Wherever you go, that’s where you are. I was taught that in early recovery, and found it to be true. But, I forgot that when I packed up my dog and my stuff and headed East, toward the Smoky Mountains and beautiful land and shining happy people. It was all going to come into focus here, just wait and see.
Waiting.
Waiting.
Well, I have found a few things here, none of them what I had in mind. I’ve found me. But, I had to lose some things, though. I had to make room.
I had to lose my uterus. That was a relief, actually. I’d never had any plans to use it, never understood what the hell it was doing, and it never functioned correctly. It actually tried to kill me at one point, so good riddance.

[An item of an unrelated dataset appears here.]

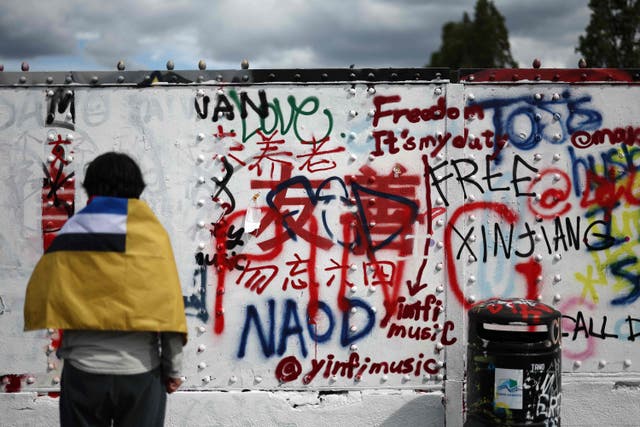 <p>Graffiti written and over-written is seen on a white-washed wall in the Brick Lane area of east London</p>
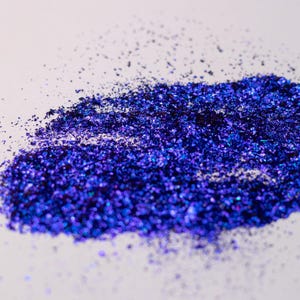 May include: A pile of loose, iridescent dark blue and violet craft flakes with a metallic finish. The small, irregular particles are scattered across the surface, creating a dense, shimmering cluster that reflects light with deep blue tones.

I had to lose my arrogance about race, and the sure knowledge that I knew what racists looked like, and what systemic racism looked like. I had to lose a few friends, and a few relationships that did me no good. I had to loose the notion that I deserved the abuse and the emotional deprivation.
I also had to lose my survivalist outlook, that I don’t need anyone and I can do life by myself. That my only job in life is to survive, and that I can ignore fun, and silliness, and chaos, and doing things that make no sense just because I can. I had to lose the notion that I know what I’m doing and don’t need to learn anything else.
I had to lose the home I grew up in, and most of my tangible history there. Flood waters destroyed evidence of nearly everything I remember from my growing up years – the piano I learned to play on, my childhood bedroom, pictures that I can now see only in memory.
I had to lose my mother, who eventually faded into the recesses of her own mind, and was lost to the rest of us. She fought the good fight, and I love her for that. I hope she feels that it was all worth it. She taught me how to fight, and she taught me how to survive. I truly hope there was more than that for her. I am still trying to find the more-than-that part for myself,, though, but I keep plugging away at it.
I had to lose my job, which challenged everything I’ve ever been sure of in my life. I’ve been working since I was 15, and have been learning how to live outside the regimentation that 9-to-5 linear functioning brings to a more creative left-brained chaotic thinker. I never liked it, but thought I had no real choice, and thought I could not survive without it. It’s a little more challenging, like it’s more challenging to be left-handed in a right-handed world, but I am surviving.
One would think I’d lost enough, made enough room inside myself, to have invited in everything I’ve been wanting. Well, that’s not exactly true at this point, but there is some change.
I’m learning a little bit more about how this body works, which has always confounded me. I listen to my doctors (mostly) and pay attention to what I believe my body is telling me. I still don’t drink, or smoke (anything), but I do eat badly some days. Exercise is part of my life, although I go through phases where I just don’t want to do it. I still try, however, and I suppose that’s just how it goes.
My depression is no longer an exercise in futility and stark misery. I get sad. I’m sad right this moment because yesterday was Mother’s Day, and my mother is not here. But I understand that, and I’m not paralyzed by it. I can move. I will take the dog out, I will eat lollipops, I will drink coffee. I will know that I am OK.
Perhaps that is the most beneficial thing I’ve gained, knowing that I am OK. That was one of the last things I told my mother before she died – I’m OK. Don’t worry about me, because I’m OK. Shortly after that, when I lost my job not even six weeks later, I wondered if I’d lied, that I wasn’t OK. But then I remembered something she’d told me a while ago, to never let any job make me think I couldn’t make it any longer, that I had to leave. Not for any job, she said.
So, I’m OK. It’s scary, but I know I’m OK. It’s scary, but…nobody ever said it wouldn’t be. I’m not the same person I was when I was 8, or when I was 21, or when I was 40, or even yesterday. But I’m still OK. Tears and all, I’m still OK.